[Page text Boundary: Start]

Hello all,
I have been looking into an issue that is happening only in a couple of ESXi hosts part of a cluster.
Any vMotion migration from other hosts to these ones fail at 14%, with the following message:
WARNING: MigrateNet: 1309: 1458908406025172 S: failed to connect to remote host <x.x.x.x> from host <y.y.y.y>: Timeout
WARNING: Migrate: 269: 1458908406025172 S: Failed: The ESX hosts failed to connect over the VMotion network (0xbad010b) @0x41802ba56f9a
I checked the configuration and compare the values with other working ESXi hosts as the following KB article describes:
The MTU, VMkernel settings, LAN settings, route table and so on looks identical to some other hosts working part of the same cluster.
I can even ping successfully the hosts through the vMotion network using the vmk interface configured.

[Page text Boundary: End]

## Problem statement
Continue the forum post about the vMotion migrations failing at 14% on a couple of ESXi hosts, picking up after its last sentence.

[Raw data Boundary: Start]

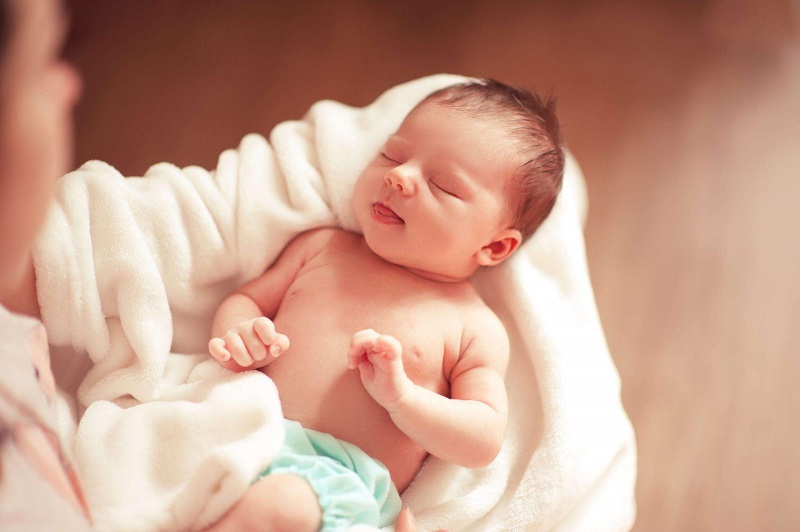 Chăm sóc trẻ sơ sinh tháng đầu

[Raw data Boundary: End]

## Response to the exercise
I have been comparing the VMKernel logs performing the migration from different ESXi hosts to identify differences and I spotted the following:
- Between two ESXi hosts where vMotion works correctly:
Migrate: vm 747618: 3286: Setting VMOTION info: Dest ts = AAAAAAAAAAAA, src ip = <x.x.x.x> dest ip = <x.x.x.z> Dest wid = 0 using SHARED swap
SRC and DST IP addresses belong to the same LAN, which (ironically) are not part of the vMotion network at all, but the management one.
- Between two ESXi hosts where vMotion does not work:
Migrate: vm 727726: 3286: Setting VMOTION info: Dest ts = AAAAAAAAAAAA, src ip = <x.x.x.x> dest ip = <y.y.y.y> Dest wid = 0 using SHARED swap
SRC and DST IP addresses belong to the different LANs: SRC is the Management network and DST the vMotion one.
I am running out of ideas, does anyone know why I am seeing these differences?
Any help would be much appreciated.